Thrombocytosis associated with enoxaparin has been anecdotally reported in various clinical scenarios previously in both adult and pediatric patients.5–8 A multicenter study evaluating the safety of enoxaparin for the prevention of postoperative thromboembolism unexpectedly noted thrombocytosis in the study cohort of 290 adult patients.9 The patients received either 20 or 40 mg of subcutaneous enoxaparin once daily with platelet counts evaluated prior to surgery and on the 5th, 7th, 11th, and 15th postoperative day. Although no thrombocytopenia or thrombosis were noted, there was an increase in postoperative platelet counts in most patients. Postoperative thrombocytosis was greater in patients with neoplasms as well as those with excessive perioperative blood loss and transfusion requirements. No thrombotic complications related to the thrombocytosis were noted. The authors concluded that as changes in the platelet counts were not the main topic of their study, the data should be regarded only as preliminary and further investigations are needed to resolve the cause of the observed phenomenon of thrombocytosis with enoxaparin.
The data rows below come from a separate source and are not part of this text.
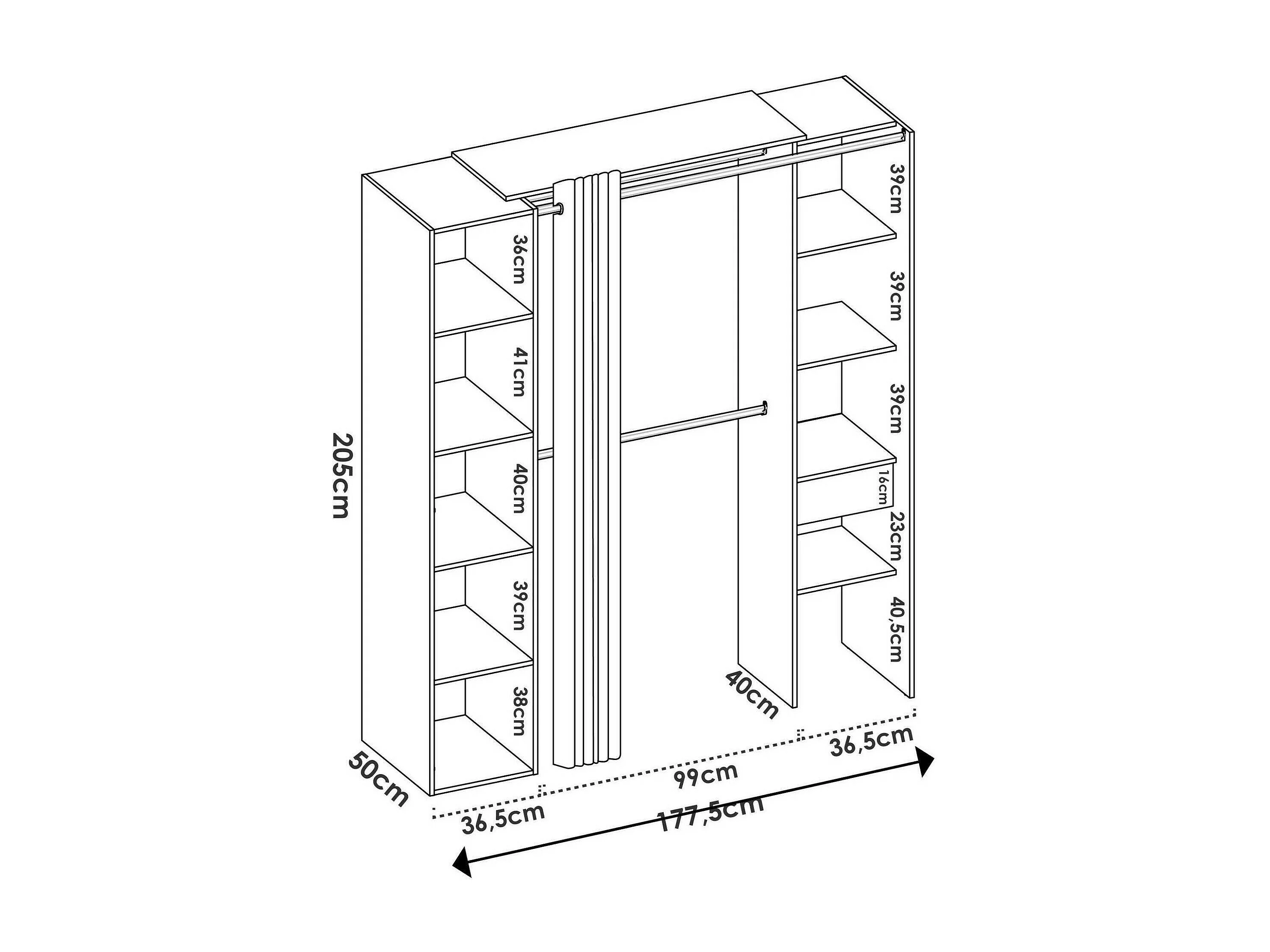 205cm
36cm
41cm
40cm
39cm
38cm
39cm
39cm
39cm
16cm
23cm
40,5cm
40cm
50cm
36,5cm
99cm
36,5cm
177,5cm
The mechanism by which enoxaparin leads to thrombocytosis has not been fully elucidated. In a murine experiment, an increase in platelet count, immature megakaryocytes, and colony-forming unit megakaryocytes in the bone marrow occurred after the intraperitoneal administration of a low molecular weight heparin compound, fraxiparin, for 4 days.10 The authors hypothesized that fraxiparin interacts with heparin cofactor II and antithrombin III to promote megakaryocyte colony formation. It has also been demonstrated that heparin can potentiate the megakaryocyte-poietic activity of the C-Mpl ligand and interleukin-6 as well as neutralize the inhibitory actions of platelet factor 4 and transforming growth factor β1 on megakaryocyte colony growth.11 These factors would result in the stimulation of hematopoiesis in the bone marrow leading to an increase in platelet formation.

Conclusion

Although physicians are generally aware of the association of heparin with thrombocytopenia (heparin-induced thrombocytopenia), thrombocytosis has been only anecdotally reported. We suggest that enoxaparin should be considered in the differential diagnosis of thrombocytosis, supported by a Naranjo Score of 7 in our case, suggesting a probable adverse drug reaction. Cessation of heparin therapy is suggested if feasible based on the risk-benefit ratio of the individual patient. It is generally postulated that reactive thrombocytosis does not represent a significant thrombotic risk however, no conclusion has been reached regarding this potential association. Currently, there is limited evidence-based medicine on which to guide decisions regarding the need for anti-platelet therapy such as aspirin in patients with thrombocytosis.12,13 Although we chose not to initiate additional therapy in our patient other than transition to once daily aspirin (81 mg) for their internal carotid artery dissection, clinicians should evaluate the thrombotic and bleeding risks on a case-by-case basis to develop the most appropriate management plan for each patient.

Disclosure

The authors report no conflicts of interest in this work.